There is the love of fair play, delivered with a light hand in ‘The Rights of
Woman—spoken by Miss Fontenelle on her benefit night’ here in Dumfries in 1792:
‘While Europe’s eye is fixed on mighty things, / The Fate of Empires and the
fall of Kings; […] Amid this mighty fuss, just let me mention, / The Rights of
Woman merit some attention’. So, too, in ‘Robert Bruce’s March to Bannockburn’,
written a year later, Burns dismisses the ‘Chains and Slaverie’ of former times,
praising ‘Freedom’s sword’ and the right to ‘FREE-MAN stand, or FREE-Man fa’,
rejecting the ‘Oppression’ of ‘Tyrants’ in favour of ‘LIBERTY’.
This is not to say that Burns’s work can, or should, be reduced to simple sound
bites or viewed through superficial and casual acquaintance. Some people want to
do this. Around the 25th of January this year, for instance, I was approached by
a TV programme which was theming their Burns night slot around the referendum.
They had, the researcher told me, found someone to argue that Burns was a
nationalist—would I be prepared to take the other side and discuss him as a
unionist? I said no, largely because I don’t see Burns can be classed as either
one or the other.
Burns’s opinions are, from a twenty first century perspective, much harder to
pin down—partly because he kept his cards so close to his vulnerable chest. He
has to be seen in his late eighteenth-century context, almost a hundred years
after the Union of the Parliaments, and living through the changing times of the
French revolution, from the late 1780s onwards. If anything, he might be
described as what Grassic Gibbon termed a ‘cosmopolitan’: international in his
interests and eclectic in his politics, open to exploring new ideas rather than
to party agendas. To use another twentieth century quote, just as Hugh
MacDiarmid said of himself, echoing Walt Whitman, Burns could equally be
described as containing ‘multitudes’. He is what Kenneth Simpson called a
‘Protean Scot’.
Burns is at once the poet who celebrated an international, almost
proto-communist vision in ‘A Man’s A Man’, as well as being the ‘company man’

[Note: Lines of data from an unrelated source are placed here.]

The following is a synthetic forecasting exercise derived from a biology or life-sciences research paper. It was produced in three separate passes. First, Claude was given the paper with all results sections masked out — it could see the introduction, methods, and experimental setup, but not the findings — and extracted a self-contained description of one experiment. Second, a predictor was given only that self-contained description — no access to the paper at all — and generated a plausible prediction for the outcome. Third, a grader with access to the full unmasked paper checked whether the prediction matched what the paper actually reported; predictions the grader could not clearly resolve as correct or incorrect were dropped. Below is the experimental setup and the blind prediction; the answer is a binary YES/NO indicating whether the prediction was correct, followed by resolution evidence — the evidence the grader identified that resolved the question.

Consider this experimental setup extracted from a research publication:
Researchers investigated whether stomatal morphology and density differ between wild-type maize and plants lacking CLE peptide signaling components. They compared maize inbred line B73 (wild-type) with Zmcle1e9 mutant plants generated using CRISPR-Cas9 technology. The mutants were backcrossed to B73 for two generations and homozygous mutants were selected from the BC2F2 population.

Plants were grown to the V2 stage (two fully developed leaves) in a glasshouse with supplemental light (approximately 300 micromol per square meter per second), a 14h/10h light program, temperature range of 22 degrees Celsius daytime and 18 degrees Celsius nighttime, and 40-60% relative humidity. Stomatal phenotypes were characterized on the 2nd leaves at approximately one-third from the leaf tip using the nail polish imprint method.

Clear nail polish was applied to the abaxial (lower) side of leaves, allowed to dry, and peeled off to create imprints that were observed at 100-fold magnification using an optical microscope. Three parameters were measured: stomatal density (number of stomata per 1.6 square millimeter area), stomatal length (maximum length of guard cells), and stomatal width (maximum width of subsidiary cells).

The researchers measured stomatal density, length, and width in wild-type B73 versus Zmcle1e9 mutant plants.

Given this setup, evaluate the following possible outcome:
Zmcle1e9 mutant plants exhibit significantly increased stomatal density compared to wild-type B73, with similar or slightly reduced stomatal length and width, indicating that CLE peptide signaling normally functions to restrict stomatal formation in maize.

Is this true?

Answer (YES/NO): NO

treating his life in an implicitly self-deprecating way in 1792 in ‘The De’il’s
awa wi’ th’Exciseman’. He is the self-proclaimed and proud ‘Fornicator’, but he
is also the sentimental writer of ‘A Red, red rose’ and his own, sanitised ‘John
Anderson’. The scholarly song collector, who made such an impact in the Scots
Musical Museum enterprise is also the man of the ‘Sabine Rape’ incident at
Friars Carse in 1793.
I’ve talked at length about how I came to know Burns, centuries after his death,
and I’ll close with a few remarks on the privileged people who met him and
remembered him first hand. In his Life of Robert Burns the Nithsdale poet and
stonemason Allan Cunningham, who shared Burns’s enthusiasm for the songs and
cultural traditions of South West Scotland, expressed a real empathetic
affinity. As a child, Cunningham heard the first public reading of ‘Tam
O’Shanter’, at his father’s home at Sandbed, by Ellisland. He wrote of Burns’s
in Nithsdale as a happy combination of ‘ready materials for song: hills with
fine woods, vales with clear waters’ as well as ‘dames as lovely as any recorded
in verse’ and ‘characters, in whose faces originality was legibly written’.
Cunningham states that:
[Burns] did not limit himself
to the charms of those whom he could
step out to the walks and admire: his lyrics give evidence of the
wandering of his thoughts to the distant or the dead […] to the
charms of lasses with golden or with flaxen locks […] The poet’s
favourite walk in composing his songs was on a beautiful green sward
on the northern side of the Nith, opposite Lincluden; and his favourite
posture for composition at home was balancing himself on the hind-legs
of his arm-chair.
In his fellow poet, Cunningham
recognised an awareness of a community of Nithsdale people which stretched from
the past to the present and linked tradition and place into a very special
whole.
Burns had a very special relationship with this area, and its folk, celebrated
explicitly in works like ‘The Banks of the Nith’:
How lovely, Nith, thy
fruitful vales,
Where bounding hawthorns gaily bloom […]
May there my latest hours consume,
Amang the friends of early days!
We should never apologise, then,
for claiming Burns for Dumfriesshire, despite his Ayrshire origins. He felt a
genuine affection for this place and its people, as special, supportive, and
affectionate: as a set, in other words, of empathetic friends. There is plenty
of evidence of his wider regional befriending. In a letter of June 1794, Burns
praised the ‘charmingly romantic & picturesque’ scenery around Dumfries. More
than that, he expressed his appreciation for the ‘honest men & bonie lasses’ he
knew in this ‘deserving & enchanting part of the kingdom’.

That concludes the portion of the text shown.